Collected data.
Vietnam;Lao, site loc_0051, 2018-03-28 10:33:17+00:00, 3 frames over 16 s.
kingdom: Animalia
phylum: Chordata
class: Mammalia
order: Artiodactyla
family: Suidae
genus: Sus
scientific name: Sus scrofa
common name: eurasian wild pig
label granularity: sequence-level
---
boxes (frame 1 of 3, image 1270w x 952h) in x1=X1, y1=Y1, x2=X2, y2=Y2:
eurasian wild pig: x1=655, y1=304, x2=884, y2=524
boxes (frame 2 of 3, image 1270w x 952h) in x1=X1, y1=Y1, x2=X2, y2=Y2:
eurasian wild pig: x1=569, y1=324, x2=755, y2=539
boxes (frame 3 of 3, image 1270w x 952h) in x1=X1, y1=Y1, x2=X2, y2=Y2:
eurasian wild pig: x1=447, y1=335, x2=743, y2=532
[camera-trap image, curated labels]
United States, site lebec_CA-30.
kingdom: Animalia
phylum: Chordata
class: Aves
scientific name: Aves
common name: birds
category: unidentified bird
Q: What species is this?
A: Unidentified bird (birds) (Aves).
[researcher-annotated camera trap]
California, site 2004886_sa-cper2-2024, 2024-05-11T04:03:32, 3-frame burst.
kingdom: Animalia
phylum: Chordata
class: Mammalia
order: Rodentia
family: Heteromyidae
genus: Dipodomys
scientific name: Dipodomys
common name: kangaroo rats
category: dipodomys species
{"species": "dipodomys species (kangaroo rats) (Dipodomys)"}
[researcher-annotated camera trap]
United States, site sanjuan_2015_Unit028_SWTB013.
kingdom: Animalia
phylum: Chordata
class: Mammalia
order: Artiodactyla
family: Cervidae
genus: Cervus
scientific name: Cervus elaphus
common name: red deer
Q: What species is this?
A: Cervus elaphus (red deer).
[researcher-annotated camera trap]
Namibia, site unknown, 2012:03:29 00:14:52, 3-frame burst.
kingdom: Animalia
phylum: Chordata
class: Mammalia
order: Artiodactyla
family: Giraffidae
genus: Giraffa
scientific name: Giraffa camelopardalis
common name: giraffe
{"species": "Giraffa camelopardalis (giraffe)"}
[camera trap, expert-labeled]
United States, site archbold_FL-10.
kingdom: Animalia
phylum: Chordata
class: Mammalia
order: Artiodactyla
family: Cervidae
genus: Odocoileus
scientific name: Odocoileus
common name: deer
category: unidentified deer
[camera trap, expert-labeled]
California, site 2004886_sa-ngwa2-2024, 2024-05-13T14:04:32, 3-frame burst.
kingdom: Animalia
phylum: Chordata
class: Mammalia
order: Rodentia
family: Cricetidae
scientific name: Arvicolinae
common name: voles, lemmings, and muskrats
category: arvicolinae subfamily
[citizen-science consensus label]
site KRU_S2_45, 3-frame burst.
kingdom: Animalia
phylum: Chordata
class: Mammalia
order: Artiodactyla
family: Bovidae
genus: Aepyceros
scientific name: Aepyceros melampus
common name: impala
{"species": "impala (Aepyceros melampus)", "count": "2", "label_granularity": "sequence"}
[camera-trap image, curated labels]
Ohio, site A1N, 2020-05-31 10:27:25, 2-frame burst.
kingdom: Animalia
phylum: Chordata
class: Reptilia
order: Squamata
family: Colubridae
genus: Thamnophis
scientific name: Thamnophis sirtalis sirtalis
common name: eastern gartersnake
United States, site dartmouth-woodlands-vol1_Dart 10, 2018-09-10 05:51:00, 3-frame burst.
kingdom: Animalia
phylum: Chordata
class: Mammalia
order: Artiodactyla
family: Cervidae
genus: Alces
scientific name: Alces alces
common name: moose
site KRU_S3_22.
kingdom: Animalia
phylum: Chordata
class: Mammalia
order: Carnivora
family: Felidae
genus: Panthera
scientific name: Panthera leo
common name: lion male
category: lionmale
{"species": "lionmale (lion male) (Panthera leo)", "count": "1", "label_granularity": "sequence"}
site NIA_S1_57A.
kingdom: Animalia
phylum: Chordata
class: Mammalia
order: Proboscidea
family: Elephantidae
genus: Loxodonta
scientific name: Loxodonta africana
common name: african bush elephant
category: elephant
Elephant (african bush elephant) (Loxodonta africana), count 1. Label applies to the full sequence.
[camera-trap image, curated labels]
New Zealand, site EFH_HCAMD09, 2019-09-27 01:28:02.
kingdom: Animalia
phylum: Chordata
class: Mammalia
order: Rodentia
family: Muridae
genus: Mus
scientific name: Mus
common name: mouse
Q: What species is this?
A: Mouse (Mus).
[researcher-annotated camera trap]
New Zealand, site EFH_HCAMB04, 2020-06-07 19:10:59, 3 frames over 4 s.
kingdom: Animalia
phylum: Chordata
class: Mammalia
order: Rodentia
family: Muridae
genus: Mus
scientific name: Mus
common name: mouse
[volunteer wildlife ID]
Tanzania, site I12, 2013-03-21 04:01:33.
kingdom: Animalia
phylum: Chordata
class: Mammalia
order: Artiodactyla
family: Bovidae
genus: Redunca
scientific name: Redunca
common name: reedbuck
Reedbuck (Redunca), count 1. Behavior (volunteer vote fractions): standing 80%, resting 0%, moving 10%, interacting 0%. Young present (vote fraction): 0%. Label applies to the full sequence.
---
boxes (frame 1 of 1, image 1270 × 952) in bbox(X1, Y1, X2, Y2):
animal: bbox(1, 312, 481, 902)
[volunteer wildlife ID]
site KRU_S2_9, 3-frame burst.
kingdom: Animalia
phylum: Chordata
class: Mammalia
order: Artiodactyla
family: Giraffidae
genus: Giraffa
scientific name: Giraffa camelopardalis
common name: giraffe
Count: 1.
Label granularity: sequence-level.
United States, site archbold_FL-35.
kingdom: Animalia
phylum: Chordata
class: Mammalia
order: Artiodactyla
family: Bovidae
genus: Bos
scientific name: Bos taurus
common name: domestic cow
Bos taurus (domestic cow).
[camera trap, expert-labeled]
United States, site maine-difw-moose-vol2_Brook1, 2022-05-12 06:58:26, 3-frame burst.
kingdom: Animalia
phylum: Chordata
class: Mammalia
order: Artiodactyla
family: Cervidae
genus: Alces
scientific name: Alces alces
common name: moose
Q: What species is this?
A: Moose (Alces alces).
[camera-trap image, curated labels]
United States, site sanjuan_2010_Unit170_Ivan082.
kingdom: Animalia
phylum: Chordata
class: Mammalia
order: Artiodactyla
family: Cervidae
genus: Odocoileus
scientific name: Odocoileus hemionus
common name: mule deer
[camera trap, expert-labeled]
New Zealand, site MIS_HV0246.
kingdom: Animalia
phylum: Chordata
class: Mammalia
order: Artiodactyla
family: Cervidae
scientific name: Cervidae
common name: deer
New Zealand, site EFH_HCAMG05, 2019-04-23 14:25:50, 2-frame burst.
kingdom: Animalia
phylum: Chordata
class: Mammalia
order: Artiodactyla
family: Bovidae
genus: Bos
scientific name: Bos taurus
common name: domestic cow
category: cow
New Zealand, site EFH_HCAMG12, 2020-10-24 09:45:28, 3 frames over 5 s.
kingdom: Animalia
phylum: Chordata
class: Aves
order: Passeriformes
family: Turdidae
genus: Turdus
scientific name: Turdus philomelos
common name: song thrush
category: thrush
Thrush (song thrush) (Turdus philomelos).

Exercise requirements. Each entry above needs to be retyped exactly.

Exercise response.
Vietnam;Lao, site loc_0051, 2018-03-28 10:33:17+00:00, 3 frames over 16 s.
kingdom: Animalia
phylum: Chordata
class: Mammalia
order: Artiodactyla
family: Suidae
genus: Sus
scientific name: Sus scrofa
common name: eurasian wild pig
label granularity: sequence-level
---
boxes (frame 1 of 3, image 1270w x 952h) in x1=X1, y1=Y1, x2=X2, y2=Y2:
eurasian wild pig: x1=655, y1=304, x2=884, y2=524
boxes (frame 2 of 3, image 1270w x 952h) in x1=X1, y1=Y1, x2=X2, y2=Y2:
eurasian wild pig: x1=569, y1=324, x2=755, y2=539
boxes (frame 3 of 3, image 1270w x 952h) in x1=X1, y1=Y1, x2=X2, y2=Y2:
eurasian wild pig: x1=447, y1=335, x2=743, y2=532
[camera-trap image, curated labels]
United States, site lebec_CA-30.
kingdom: Animalia
phylum: Chordata
class: Aves
scientific name: Aves
common name: birds
category: unidentified bird
Q: What species is this?
A: Unidentified bird (birds) (Aves).
[researcher-annotated camera trap]
California, site 2004886_sa-cper2-2024, 2024-05-11T04:03:32, 3-frame burst.
kingdom: Animalia
phylum: Chordata
class: Mammalia
order: Rodentia
family: Heteromyidae
genus: Dipodomys
scientific name: Dipodomys
common name: kangaroo rats
category: dipodomys species
{"species": "dipodomys species (kangaroo rats) (Dipodomys)"}
[researcher-annotated camera trap]
United States, site sanjuan_2015_Unit028_SWTB013.
kingdom: Animalia
phylum: Chordata
class: Mammalia
order: Artiodactyla
family: Cervidae
genus: Cervus
scientific name: Cervus elaphus
common name: red deer
Q: What species is this?
A: Cervus elaphus (red deer).
[researcher-annotated camera trap]
Namibia, site unknown, 2012:03:29 00:14:52, 3-frame burst.
kingdom: Animalia
phylum: Chordata
class: Mammalia
order: Artiodactyla
family: Giraffidae
genus: Giraffa
scientific name: Giraffa camelopardalis
common name: giraffe
{"species": "Giraffa camelopardalis (giraffe)"}
[camera trap, expert-labeled]
United States, site archbold_FL-10.
kingdom: Animalia
phylum: Chordata
class: Mammalia
order: Artiodactyla
family: Cervidae
genus: Odocoileus
scientific name: Odocoileus
common name: deer
category: unidentified deer
[camera trap, expert-labeled]
California, site 2004886_sa-ngwa2-2024, 2024-05-13T14:04:32, 3-frame burst.
kingdom: Animalia
phylum: Chordata
class: Mammalia
order: Rodentia
family: Cricetidae
scientific name: Arvicolinae
common name: voles, lemmings, and muskrats
category: arvicolinae subfamily
[citizen-science consensus label]
site KRU_S2_45, 3-frame burst.
kingdom: Animalia
phylum: Chordata
class: Mammalia
order: Artiodactyla
family: Bovidae
genus: Aepyceros
scientific name: Aepyceros melampus
common name: impala
{"species": "impala (Aepyceros melampus)", "count": "2", "label_granularity": "sequence"}
[camera-trap image, curated labels]
Ohio, site A1N, 2020-05-31 10:27:25, 2-frame burst.
kingdom: Animalia
phylum: Chordata
class: Reptilia
order: Squamata
family: Colubridae
genus: Thamnophis
scientific name: Thamnophis sirtalis sirtalis
common name: eastern gartersnake
United States, site dartmouth-woodlands-vol1_Dart 10, 2018-09-10 05:51:00, 3-frame burst.
kingdom: Animalia
phylum: Chordata
class: Mammalia
order: Artiodactyla
family: Cervidae
genus: Alces
scientific name: Alces alces
common name: moose
site KRU_S3_22.
kingdom: Animalia
phylum: Chordata
class: Mammalia
order: Carnivora
family: Felidae
genus: Panthera
scientific name: Panthera leo
common name: lion male
category: lionmale
{"species": "lionmale (lion male) (Panthera leo)", "count": "1", "label_granularity": "sequence"}
site NIA_S1_57A.
kingdom: Animalia
phylum: Chordata
class: Mammalia
order: Proboscidea
family: Elephantidae
genus: Loxodonta
scientific name: Loxodonta africana
common name: african bush elephant
category: elephant
Elephant (african bush elephant) (Loxodonta africana), count 1. Label applies to the full sequence.
[camera-trap image, curated labels]
New Zealand, site EFH_HCAMD09, 2019-09-27 01:28:02.
kingdom: Animalia
phylum: Chordata
class: Mammalia
order: Rodentia
family: Muridae
genus: Mus
scientific name: Mus
common name: mouse
Q: What species is this?
A: Mouse (Mus).
[researcher-annotated camera trap]
New Zealand, site EFH_HCAMB04, 2020-06-07 19:10:59, 3 frames over 4 s.
kingdom: Animalia
phylum: Chordata
class: Mammalia
order: Rodentia
family: Muridae
genus: Mus
scientific name: Mus
common name: mouse
[volunteer wildlife ID]
Tanzania, site I12, 2013-03-21 04:01:33.
kingdom: Animalia
phylum: Chordata
class: Mammalia
order: Artiodactyla
family: Bovidae
genus: Redunca
scientific name: Redunca
common name: reedbuck
Reedbuck (Redunca), count 1. Behavior (volunteer vote fractions): standing 80%, resting 0%, moving 10%, interacting 0%. Young present (vote fraction): 0%. Label applies to the full sequence.
---
boxes (frame 1 of 1, image 1270 × 952) in bbox(X1, Y1, X2, Y2):
animal: bbox(1, 312, 481, 902)
[volunteer wildlife ID]
site KRU_S2_9, 3-frame burst.
kingdom: Animalia
phylum: Chordata
class: Mammalia
order: Artiodactyla
family: Giraffidae
genus: Giraffa
scientific name: Giraffa camelopardalis
common name: giraffe
Count: 1.
Label granularity: sequence-level.
United States, site archbold_FL-35.
kingdom: Animalia
phylum: Chordata
class: Mammalia
order: Artiodactyla
family: Bovidae
genus: Bos
scientific name: Bos taurus
common name: domestic cow
Bos taurus (domestic cow).
[camera trap, expert-labeled]
United States, site maine-difw-moose-vol2_Brook1, 2022-05-12 06:58:26, 3-frame burst.
kingdom: Animalia
phylum: Chordata
class: Mammalia
order: Artiodactyla
family: Cervidae
genus: Alces
scientific name: Alces alces
common name: moose
Q: What species is this?
A: Moose (Alces alces).
[camera-trap image, curated labels]
United States, site sanjuan_2010_Unit170_Ivan082.
kingdom: Animalia
phylum: Chordata
class: Mammalia
order: Artiodactyla
family: Cervidae
genus: Odocoileus
scientific name: Odocoileus hemionus
common name: mule deer
[camera trap, expert-labeled]
New Zealand, site MIS_HV0246.
kingdom: Animalia
phylum: Chordata
class: Mammalia
order: Artiodactyla
family: Cervidae
scientific name: Cervidae
common name: deer
New Zealand, site EFH_HCAMG05, 2019-04-23 14:25:50, 2-frame burst.
kingdom: Animalia
phylum: Chordata
class: Mammalia
order: Artiodactyla
family: Bovidae
genus: Bos
scientific name: Bos taurus
common name: domestic cow
category: cow
New Zealand, site EFH_HCAMG12, 2020-10-24 09:45:28, 3 frames over 5 s.
kingdom: Animalia
phylum: Chordata
class: Aves
order: Passeriformes
family: Turdidae
genus: Turdus
scientific name: Turdus philomelos
common name: song thrush
category: thrush
Thrush (song thrush) (Turdus philomelos).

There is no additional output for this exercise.